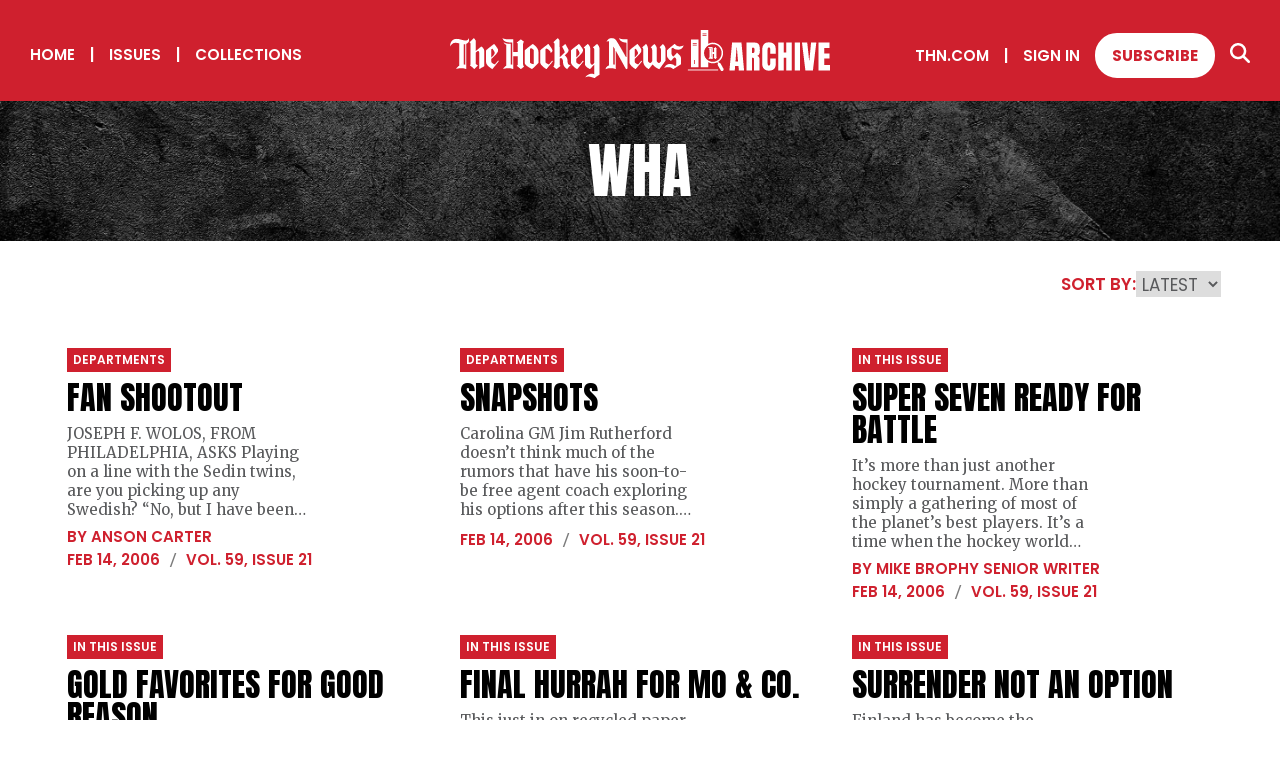

--- FILE ---
content_type: application/javascript; charset=UTF-8
request_url: https://archive.thehockeynews.com/_next/static/chunks/webpack-be229a51b662de73.js
body_size: 2270
content:
!function(){"use strict";var e,t,n,r,o,c,a,i,u,f,d={},l={};function s(e){var t=l[e];if(void 0!==t)return t.exports;var n=l[e]={id:e,loaded:!1,exports:{}},r=!0;try{d[e].call(n.exports,n,n.exports,s),r=!1}finally{r&&delete l[e]}return n.loaded=!0,n.exports}s.m=d,e=[],s.O=function(t,n,r,o){if(n){o=o||0;for(var c=e.length;c>0&&e[c-1][2]>o;c--)e[c]=e[c-1];e[c]=[n,r,o];return}for(var a=1/0,c=0;c<e.length;c++){for(var n=e[c][0],r=e[c][1],o=e[c][2],i=!0,u=0;u<n.length;u++)a>=o&&Object.keys(s.O).every(function(e){return s.O[e](n[u])})?n.splice(u--,1):(i=!1,o<a&&(a=o));if(i){e.splice(c--,1);var f=r();void 0!==f&&(t=f)}}return t},s.n=function(e){var t=e&&e.__esModule?function(){return e.default}:function(){return e};return s.d(t,{a:t}),t},s.d=function(e,t){for(var n in t)s.o(t,n)&&!s.o(e,n)&&Object.defineProperty(e,n,{enumerable:!0,get:t[n]})},s.f={},s.e=function(e){return Promise.all(Object.keys(s.f).reduce(function(t,n){return s.f[n](e,t),t},[]))},s.u=function(e){return"static/chunks/"+e+"."+({62:"9778d2cbf8742e0b",65:"0785c2f7f3d73bd4",91:"9e310d6532a26883",207:"e6881b7ef7fbf7c0",510:"4f290200a1ae565b",512:"9803da5867357f8f",558:"392df2d76edee6ce",594:"49c064b1593f0542",715:"7b20b43721718807",833:"523fbe433c1b5e77",999:"553c551fd4c77ab4"})[e]+".js"},s.miniCssF=function(e){return"static/css/"+({55:"fbbcd98a33b02441",84:"367a16f7f5b53a8c",194:"1d22c357dd72e69d",197:"5aa44e9956d4215f",207:"89a12ceaa267fac4",219:"367a16f7f5b53a8c",245:"ff26b8740b67452c",312:"5fb75c78ac3297a4",369:"9a4cd2c2e55e1964",405:"fbbcd98a33b02441",492:"19f251952c62a212",538:"fbbcd98a33b02441",558:"74a33ade900332dc",564:"fbbcd98a33b02441",594:"8d2c3ae85d0380b0",669:"d79a987e24dca96b",715:"9d65f8bca3ee0ab2",755:"5fb75c78ac3297a4",833:"5fb75c78ac3297a4",888:"3a36308540f9a696",890:"ff26b8740b67452c",915:"ff26b8740b67452c",971:"fbbcd98a33b02441",999:"1ca5b99ef6ebb794"})[e]+".css"},s.g=function(){if("object"==typeof globalThis)return globalThis;try{return this||Function("return this")()}catch(e){if("object"==typeof window)return window}}(),s.o=function(e,t){return Object.prototype.hasOwnProperty.call(e,t)},t={},n="_N_E:",s.l=function(e,r,o,c){if(t[e]){t[e].push(r);return}if(void 0!==o)for(var a,i,u=document.getElementsByTagName("script"),f=0;f<u.length;f++){var d=u[f];if(d.getAttribute("src")==e||d.getAttribute("data-webpack")==n+o){a=d;break}}a||(i=!0,(a=document.createElement("script")).charset="utf-8",a.timeout=120,s.nc&&a.setAttribute("nonce",s.nc),a.setAttribute("data-webpack",n+o),a.src=s.tu(e)),t[e]=[r];var l=function(n,r){a.onerror=a.onload=null,clearTimeout(b);var o=t[e];if(delete t[e],a.parentNode&&a.parentNode.removeChild(a),o&&o.forEach(function(e){return e(r)}),n)return n(r)},b=setTimeout(l.bind(null,void 0,{type:"timeout",target:a}),12e4);a.onerror=l.bind(null,a.onerror),a.onload=l.bind(null,a.onload),i&&document.head.appendChild(a)},s.r=function(e){"undefined"!=typeof Symbol&&Symbol.toStringTag&&Object.defineProperty(e,Symbol.toStringTag,{value:"Module"}),Object.defineProperty(e,"__esModule",{value:!0})},s.nmd=function(e){return e.paths=[],e.children||(e.children=[]),e},s.tt=function(){return void 0===r&&(r={createScriptURL:function(e){return e}},"undefined"!=typeof trustedTypes&&trustedTypes.createPolicy&&(r=trustedTypes.createPolicy("nextjs#bundler",r))),r},s.tu=function(e){return s.tt().createScriptURL(e)},s.p="/_next/",o=function(e,t,n,r){var o=document.createElement("link");return o.rel="stylesheet",o.type="text/css",o.onerror=o.onload=function(c){if(o.onerror=o.onload=null,"load"===c.type)n();else{var a=c&&("load"===c.type?"missing":c.type),i=c&&c.target&&c.target.href||t,u=Error("Loading CSS chunk "+e+" failed.\n("+i+")");u.code="CSS_CHUNK_LOAD_FAILED",u.type=a,u.request=i,o.parentNode.removeChild(o),r(u)}},o.href=t,document.head.appendChild(o),o},c=function(e,t){for(var n=document.getElementsByTagName("link"),r=0;r<n.length;r++){var o=n[r],c=o.getAttribute("data-href")||o.getAttribute("href");if("stylesheet"===o.rel&&(c===e||c===t))return o}for(var a=document.getElementsByTagName("style"),r=0;r<a.length;r++){var o=a[r],c=o.getAttribute("data-href");if(c===e||c===t)return o}},a={272:0},s.f.miniCss=function(e,t){a[e]?t.push(a[e]):0!==a[e]&&({207:1,558:1,594:1,715:1,833:1,999:1})[e]&&t.push(a[e]=new Promise(function(t,n){var r=s.miniCssF(e),a=s.p+r;if(c(r,a))return t();o(e,a,t,n)}).then(function(){a[e]=0},function(t){throw delete a[e],t}))},i={272:0},s.f.j=function(e,t){var n=s.o(i,e)?i[e]:void 0;if(0!==n){if(n)t.push(n[2]);else if(272!=e){var r=new Promise(function(t,r){n=i[e]=[t,r]});t.push(n[2]=r);var o=s.p+s.u(e),c=Error();s.l(o,function(t){if(s.o(i,e)&&(0!==(n=i[e])&&(i[e]=void 0),n)){var r=t&&("load"===t.type?"missing":t.type),o=t&&t.target&&t.target.src;c.message="Loading chunk "+e+" failed.\n("+r+": "+o+")",c.name="ChunkLoadError",c.type=r,c.request=o,n[1](c)}},"chunk-"+e,e)}else i[e]=0}},s.O.j=function(e){return 0===i[e]},u=function(e,t){var n,r,o=t[0],c=t[1],a=t[2],u=0;if(o.some(function(e){return 0!==i[e]})){for(n in c)s.o(c,n)&&(s.m[n]=c[n]);if(a)var f=a(s)}for(e&&e(t);u<o.length;u++)r=o[u],s.o(i,r)&&i[r]&&i[r][0](),i[r]=0;return s.O(f)},(f=self.webpackChunk_N_E=self.webpackChunk_N_E||[]).forEach(u.bind(null,0)),f.push=u.bind(null,f.push.bind(f))}();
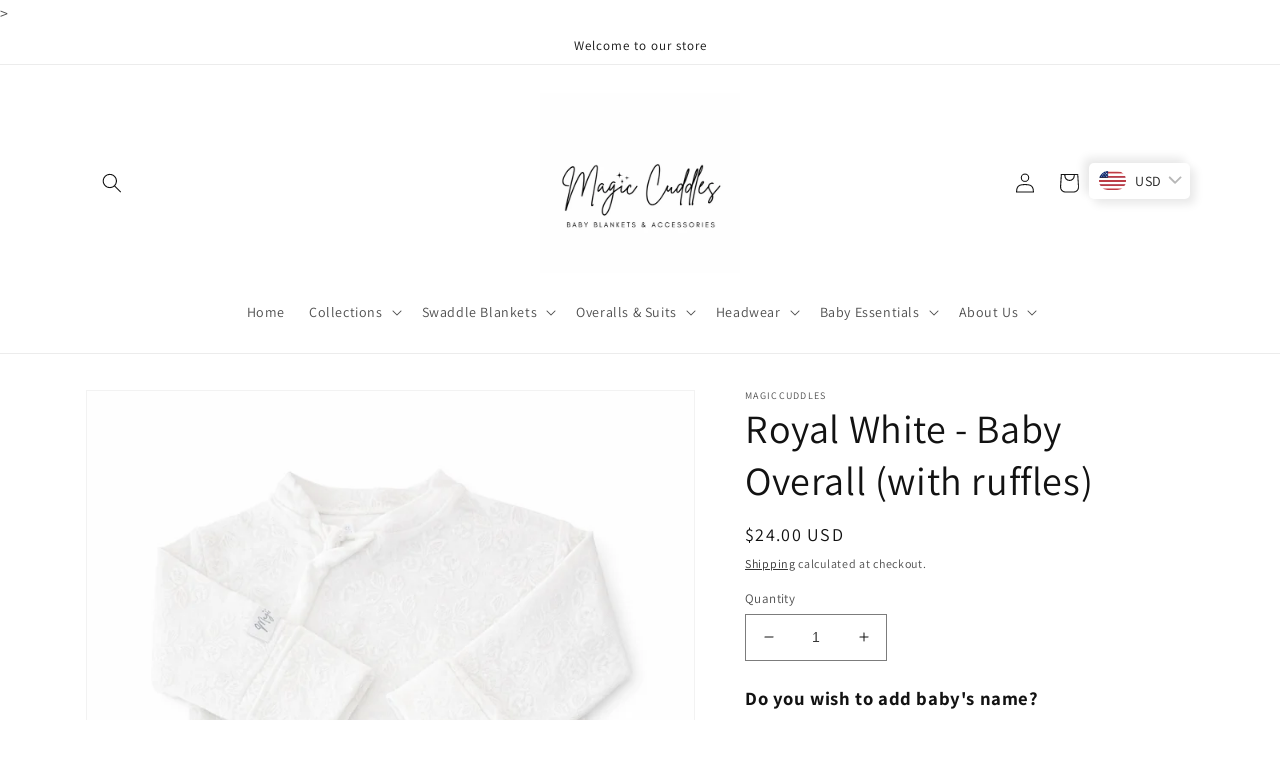

--- FILE ---
content_type: text/javascript; charset=utf-8
request_url: https://magiccuddles.com/products/option-set-711741-switch-1.js
body_size: -114
content:
{"id":7528888271055,"title":"Personalizer - Blanket\/Overall","handle":"option-set-711741-switch-1","description":"","published_at":"2024-11-29T13:53:11+04:00","created_at":"2024-08-31T13:37:23+04:00","vendor":"magiccuddles","type":"","tags":["globo-product-options","option-set-711741-switch-1"],"price":500,"price_min":500,"price_max":500,"available":true,"price_varies":false,"compare_at_price":null,"compare_at_price_min":0,"compare_at_price_max":0,"compare_at_price_varies":false,"variants":[{"id":43903013748943,"title":"Default Title","option1":"Default Title","option2":null,"option3":null,"sku":"","requires_shipping":true,"taxable":true,"featured_image":null,"available":true,"name":"Personalizer - Blanket\/Overall","public_title":null,"options":["Default Title"],"price":500,"weight":0,"compare_at_price":null,"inventory_management":null,"barcode":null,"requires_selling_plan":false,"selling_plan_allocations":[]}],"images":[],"featured_image":null,"options":[{"name":"Title","position":1,"values":["Default Title"]}],"url":"\/products\/option-set-711741-switch-1","requires_selling_plan":false,"selling_plan_groups":[]}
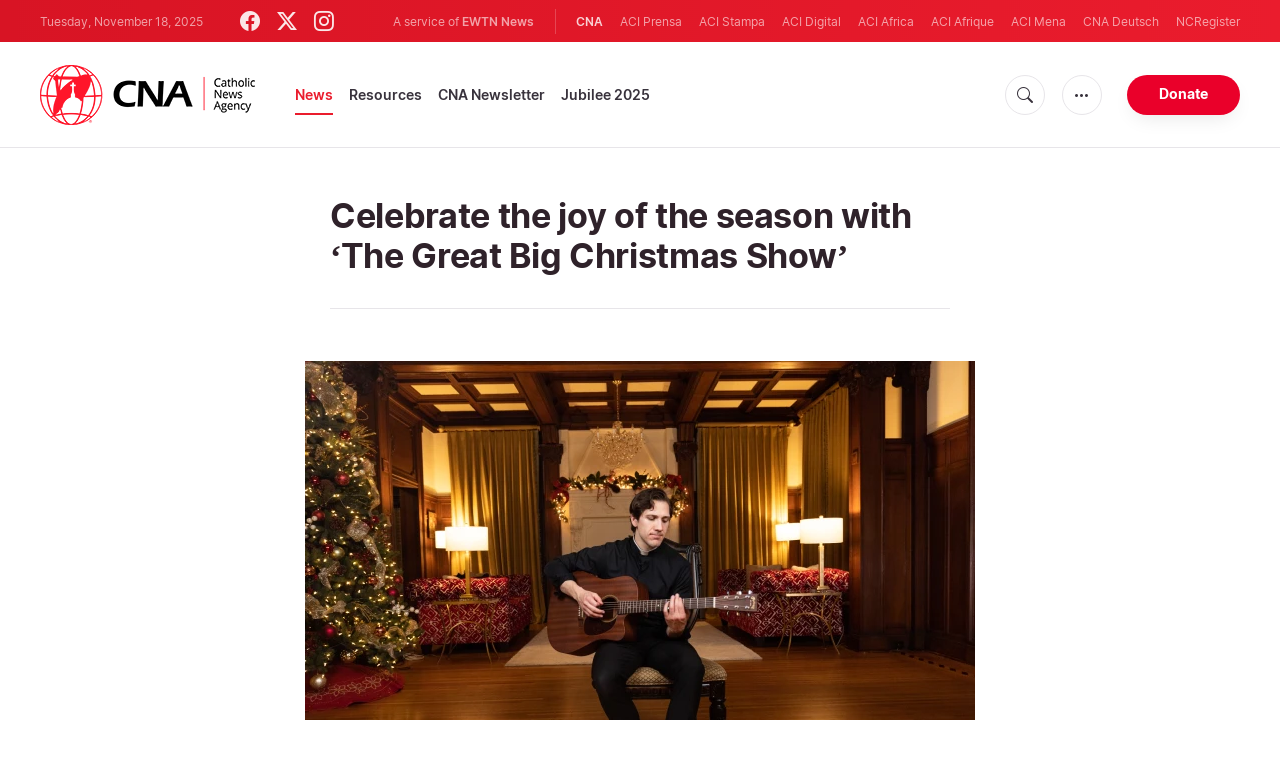

--- FILE ---
content_type: text/html; charset=utf-8
request_url: https://www.google.com/recaptcha/api2/aframe
body_size: 266
content:
<!DOCTYPE HTML><html><head><meta http-equiv="content-type" content="text/html; charset=UTF-8"></head><body><script nonce="mdFhxO-4XGttSSdsCNW1hg">/** Anti-fraud and anti-abuse applications only. See google.com/recaptcha */ try{var clients={'sodar':'https://pagead2.googlesyndication.com/pagead/sodar?'};window.addEventListener("message",function(a){try{if(a.source===window.parent){var b=JSON.parse(a.data);var c=clients[b['id']];if(c){var d=document.createElement('img');d.src=c+b['params']+'&rc='+(localStorage.getItem("rc::a")?sessionStorage.getItem("rc::b"):"");window.document.body.appendChild(d);sessionStorage.setItem("rc::e",parseInt(sessionStorage.getItem("rc::e")||0)+1);localStorage.setItem("rc::h",'1763507238355');}}}catch(b){}});window.parent.postMessage("_grecaptcha_ready", "*");}catch(b){}</script></body></html>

§ **EXERCISE**
For each line in the entries that holds "html", return that line.

§ **WRITTEN ANSWER**
content_type: text/html; charset=utf-8
<!DOCTYPE HTML><html><head><meta http-equiv="content-type" content="text/html; charset=UTF-8"></head><body><script nonce="mdFhxO-4XGttSSdsCNW1hg">/** Anti-fraud and anti-abuse applications only. See google.com/recaptcha */ try{var clients={'sodar':'https://pagead2.googlesyndication.com/pagead/sodar?'};window.addEventListener("message",function(a){try{if(a.source===window.parent){var b=JSON.parse(a.data);var c=clients[b['id']];if(c){var d=document.createElement('img');d.src=c+b['params']+'&rc='+(localStorage.getItem("rc::a")?sessionStorage.getItem("rc::b"):"");window.document.body.appendChild(d);sessionStorage.setItem("rc::e",parseInt(sessionStorage.getItem("rc::e")||0)+1);localStorage.setItem("rc::h",'1763507238355');}}}catch(b){}});window.parent.postMessage("_grecaptcha_ready", "*");}catch(b){}</script></body></html>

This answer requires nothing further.